Both the officers flushed, and Philemon began a faltering explanation and self-exculpation, but he was cut short by his superior saying sharply: “Tush, sir, such language will not make us deal the more gently with your cribs; so if you ’d save something, mend your speech.”
“I done my best, squire,” groaned Philemon, “ter dissuade Captain Plunkett, but General Grant’s orders was not ter come back without a train.”
“Then at least ye’ll have the grace to pay for what ye take? Ye’ll be no worse than the rebel, that I’ll lay to.”
“Ay, and so we should, could we pay in the same worthless brown paper. In truth, sir, ’t was General Howe’s and the commissary’s orders that nothing that we seize was to be paid for, so if thou hast a quarrel ’t is with those whom Mr. Hennion says are thy good friends. Here ’s a chance, therefore, to exhibit the loyalty which the lieutenant has been dinging into my ears for the last half-mile.”

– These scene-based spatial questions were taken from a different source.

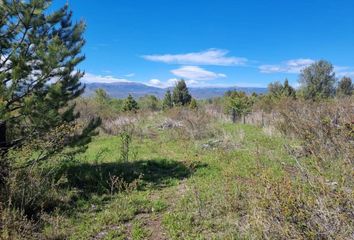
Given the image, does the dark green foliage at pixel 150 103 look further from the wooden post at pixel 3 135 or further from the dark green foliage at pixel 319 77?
the wooden post at pixel 3 135

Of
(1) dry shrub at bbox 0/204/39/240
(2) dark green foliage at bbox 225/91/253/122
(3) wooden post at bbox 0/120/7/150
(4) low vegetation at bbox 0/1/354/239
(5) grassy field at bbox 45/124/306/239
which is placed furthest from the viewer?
(2) dark green foliage at bbox 225/91/253/122

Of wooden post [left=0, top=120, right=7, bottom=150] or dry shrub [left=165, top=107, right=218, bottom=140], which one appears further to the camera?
dry shrub [left=165, top=107, right=218, bottom=140]

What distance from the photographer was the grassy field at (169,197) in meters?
4.67

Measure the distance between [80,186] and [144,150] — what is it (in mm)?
4895

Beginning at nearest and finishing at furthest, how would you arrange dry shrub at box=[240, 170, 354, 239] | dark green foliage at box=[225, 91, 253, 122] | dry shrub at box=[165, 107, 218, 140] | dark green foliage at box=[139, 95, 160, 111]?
dry shrub at box=[240, 170, 354, 239], dry shrub at box=[165, 107, 218, 140], dark green foliage at box=[225, 91, 253, 122], dark green foliage at box=[139, 95, 160, 111]

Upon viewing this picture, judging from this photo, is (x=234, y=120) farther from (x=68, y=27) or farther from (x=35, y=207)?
(x=35, y=207)

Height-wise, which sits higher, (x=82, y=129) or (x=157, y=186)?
(x=82, y=129)

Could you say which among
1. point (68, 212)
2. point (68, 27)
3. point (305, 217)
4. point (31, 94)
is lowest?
point (68, 212)

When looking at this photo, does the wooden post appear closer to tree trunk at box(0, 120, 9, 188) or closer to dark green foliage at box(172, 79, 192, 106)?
tree trunk at box(0, 120, 9, 188)

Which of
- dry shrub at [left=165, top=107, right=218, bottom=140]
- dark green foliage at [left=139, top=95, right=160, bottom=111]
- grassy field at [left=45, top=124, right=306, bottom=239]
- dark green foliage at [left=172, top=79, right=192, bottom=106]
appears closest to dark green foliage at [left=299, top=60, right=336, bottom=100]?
dark green foliage at [left=172, top=79, right=192, bottom=106]

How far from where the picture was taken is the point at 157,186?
7.11 metres

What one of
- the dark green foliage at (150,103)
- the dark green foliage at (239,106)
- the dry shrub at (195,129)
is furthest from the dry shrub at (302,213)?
the dark green foliage at (150,103)

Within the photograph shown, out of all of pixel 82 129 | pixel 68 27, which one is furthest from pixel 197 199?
pixel 68 27

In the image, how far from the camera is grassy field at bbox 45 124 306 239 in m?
4.67
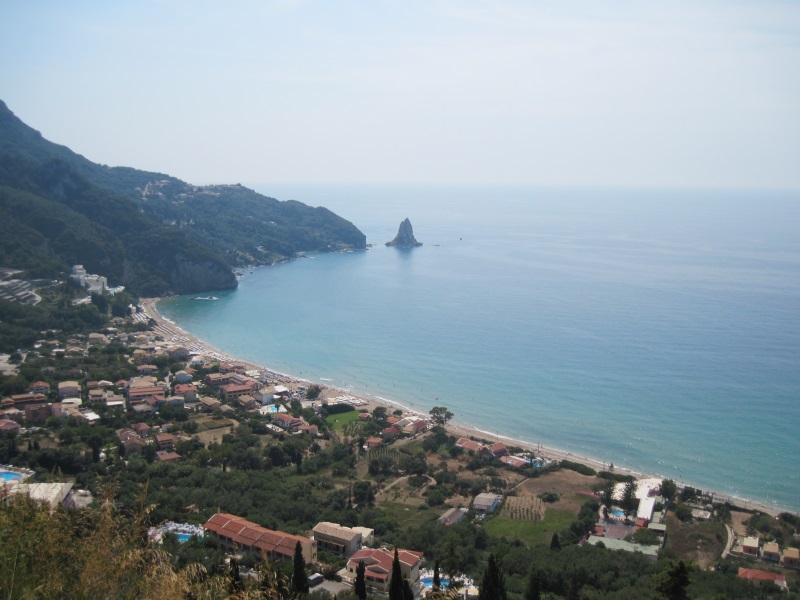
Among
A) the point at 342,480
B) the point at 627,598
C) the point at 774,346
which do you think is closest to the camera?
the point at 627,598

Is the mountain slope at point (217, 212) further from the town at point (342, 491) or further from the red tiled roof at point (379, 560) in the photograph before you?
the red tiled roof at point (379, 560)

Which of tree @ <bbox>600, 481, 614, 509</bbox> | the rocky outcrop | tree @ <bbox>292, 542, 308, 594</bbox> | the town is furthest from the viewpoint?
the rocky outcrop

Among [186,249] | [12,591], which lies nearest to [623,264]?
[186,249]

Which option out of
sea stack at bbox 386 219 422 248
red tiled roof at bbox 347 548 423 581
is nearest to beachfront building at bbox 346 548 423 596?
red tiled roof at bbox 347 548 423 581

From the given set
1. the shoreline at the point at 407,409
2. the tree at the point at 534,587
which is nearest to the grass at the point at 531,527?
the tree at the point at 534,587

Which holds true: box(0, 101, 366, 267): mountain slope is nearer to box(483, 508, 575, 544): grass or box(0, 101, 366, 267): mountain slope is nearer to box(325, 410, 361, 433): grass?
box(325, 410, 361, 433): grass

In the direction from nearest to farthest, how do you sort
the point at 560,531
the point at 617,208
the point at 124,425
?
the point at 560,531, the point at 124,425, the point at 617,208

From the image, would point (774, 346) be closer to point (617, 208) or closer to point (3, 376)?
point (3, 376)
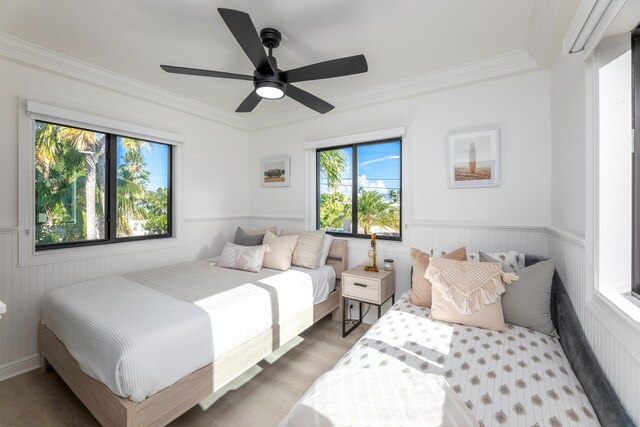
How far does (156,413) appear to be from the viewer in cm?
143

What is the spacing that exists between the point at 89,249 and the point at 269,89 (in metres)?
2.27

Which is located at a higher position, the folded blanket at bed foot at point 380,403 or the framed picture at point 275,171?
the framed picture at point 275,171

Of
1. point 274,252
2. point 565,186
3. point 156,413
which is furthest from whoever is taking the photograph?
point 274,252

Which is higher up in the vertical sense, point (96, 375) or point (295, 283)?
point (295, 283)

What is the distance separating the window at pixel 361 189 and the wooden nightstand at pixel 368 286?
521 millimetres

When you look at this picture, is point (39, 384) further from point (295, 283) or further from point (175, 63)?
point (175, 63)

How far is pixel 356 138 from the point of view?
309 cm

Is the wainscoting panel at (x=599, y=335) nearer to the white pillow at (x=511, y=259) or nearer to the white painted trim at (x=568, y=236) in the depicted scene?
the white painted trim at (x=568, y=236)

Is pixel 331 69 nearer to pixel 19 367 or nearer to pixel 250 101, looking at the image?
pixel 250 101

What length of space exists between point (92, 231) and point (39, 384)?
1.28 meters

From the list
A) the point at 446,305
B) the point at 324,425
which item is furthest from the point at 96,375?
the point at 446,305

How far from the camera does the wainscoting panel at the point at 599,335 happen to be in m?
0.92

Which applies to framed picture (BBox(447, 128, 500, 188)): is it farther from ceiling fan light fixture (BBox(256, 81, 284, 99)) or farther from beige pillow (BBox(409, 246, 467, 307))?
ceiling fan light fixture (BBox(256, 81, 284, 99))

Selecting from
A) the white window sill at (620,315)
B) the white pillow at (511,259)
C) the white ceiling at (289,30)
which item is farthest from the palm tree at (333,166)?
the white window sill at (620,315)
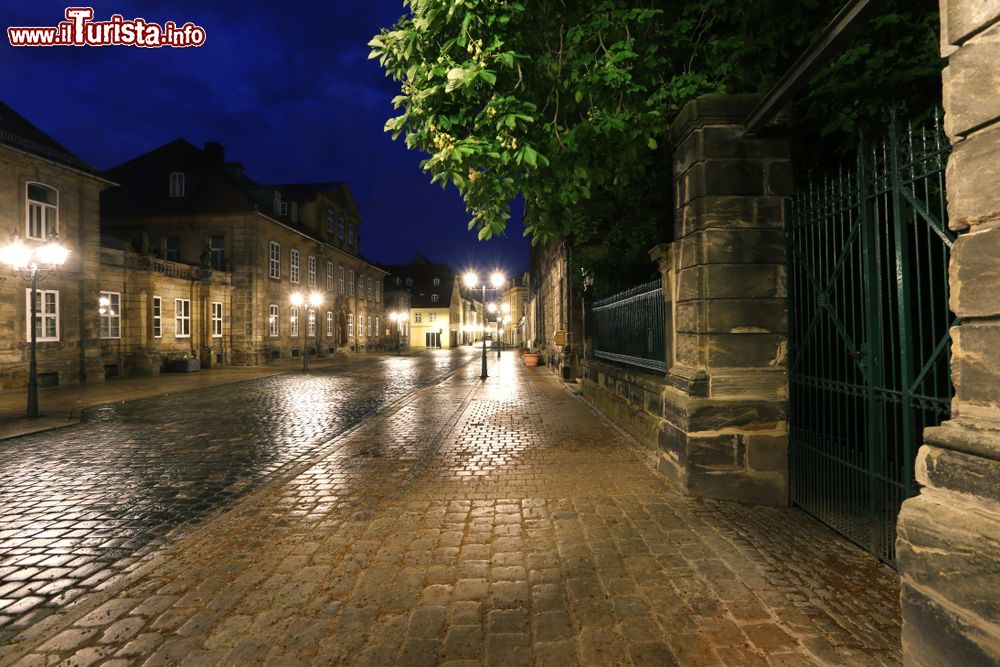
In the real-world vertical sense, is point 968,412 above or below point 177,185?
below

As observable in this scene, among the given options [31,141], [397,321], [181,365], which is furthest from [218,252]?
[397,321]

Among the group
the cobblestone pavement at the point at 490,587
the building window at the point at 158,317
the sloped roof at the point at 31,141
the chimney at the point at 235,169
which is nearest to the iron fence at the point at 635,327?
the cobblestone pavement at the point at 490,587

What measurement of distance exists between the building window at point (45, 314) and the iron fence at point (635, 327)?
1837 centimetres

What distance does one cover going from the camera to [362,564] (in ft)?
12.0

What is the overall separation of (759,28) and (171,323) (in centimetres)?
2507

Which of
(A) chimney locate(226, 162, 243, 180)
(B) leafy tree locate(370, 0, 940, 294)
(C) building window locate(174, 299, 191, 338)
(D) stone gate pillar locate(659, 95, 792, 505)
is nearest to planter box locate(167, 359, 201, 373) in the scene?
(C) building window locate(174, 299, 191, 338)

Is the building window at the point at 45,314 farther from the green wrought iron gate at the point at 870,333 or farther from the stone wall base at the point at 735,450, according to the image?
the green wrought iron gate at the point at 870,333

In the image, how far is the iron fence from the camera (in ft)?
23.6

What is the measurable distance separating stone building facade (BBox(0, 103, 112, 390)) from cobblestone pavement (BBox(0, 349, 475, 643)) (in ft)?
24.5

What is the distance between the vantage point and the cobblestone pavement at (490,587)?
268 centimetres

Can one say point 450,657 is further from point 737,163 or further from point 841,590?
point 737,163

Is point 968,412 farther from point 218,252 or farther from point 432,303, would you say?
point 432,303

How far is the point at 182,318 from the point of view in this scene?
2372cm

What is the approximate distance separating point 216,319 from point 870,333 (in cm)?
2829
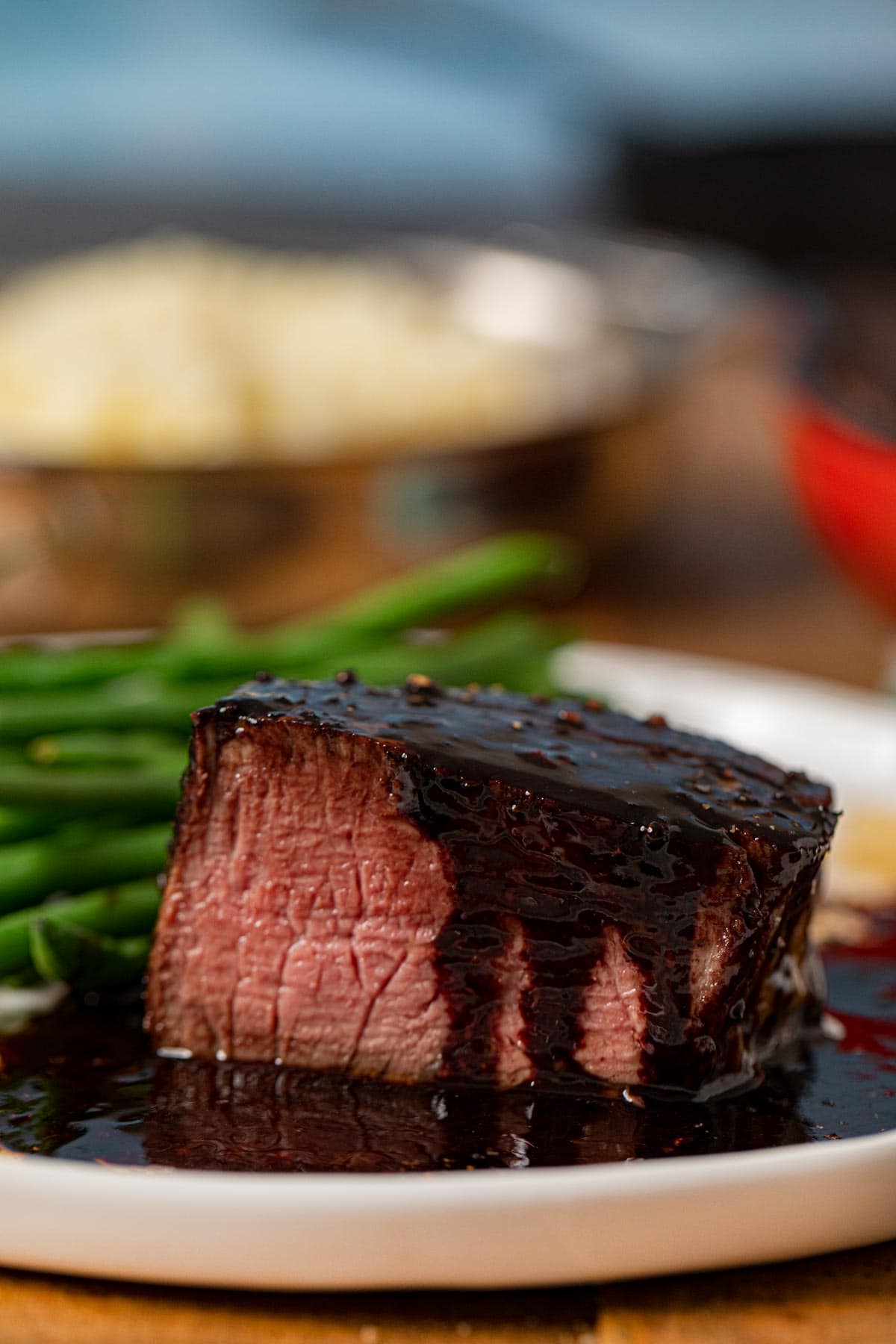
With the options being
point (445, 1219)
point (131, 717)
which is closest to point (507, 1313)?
point (445, 1219)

“Belza burn the lot of ye!” was the squire’s prompt expression of his loyalty.
Neither protests nor curses served, however, to turn the marauders from their purpose. Once again the outbuildings and store-rooms of Greenwood were ransacked and swept clear of their goodly plenty, and once again, as if to deepen the sense of injury, the stable was made to furnish the means with which the robbery was to be completed.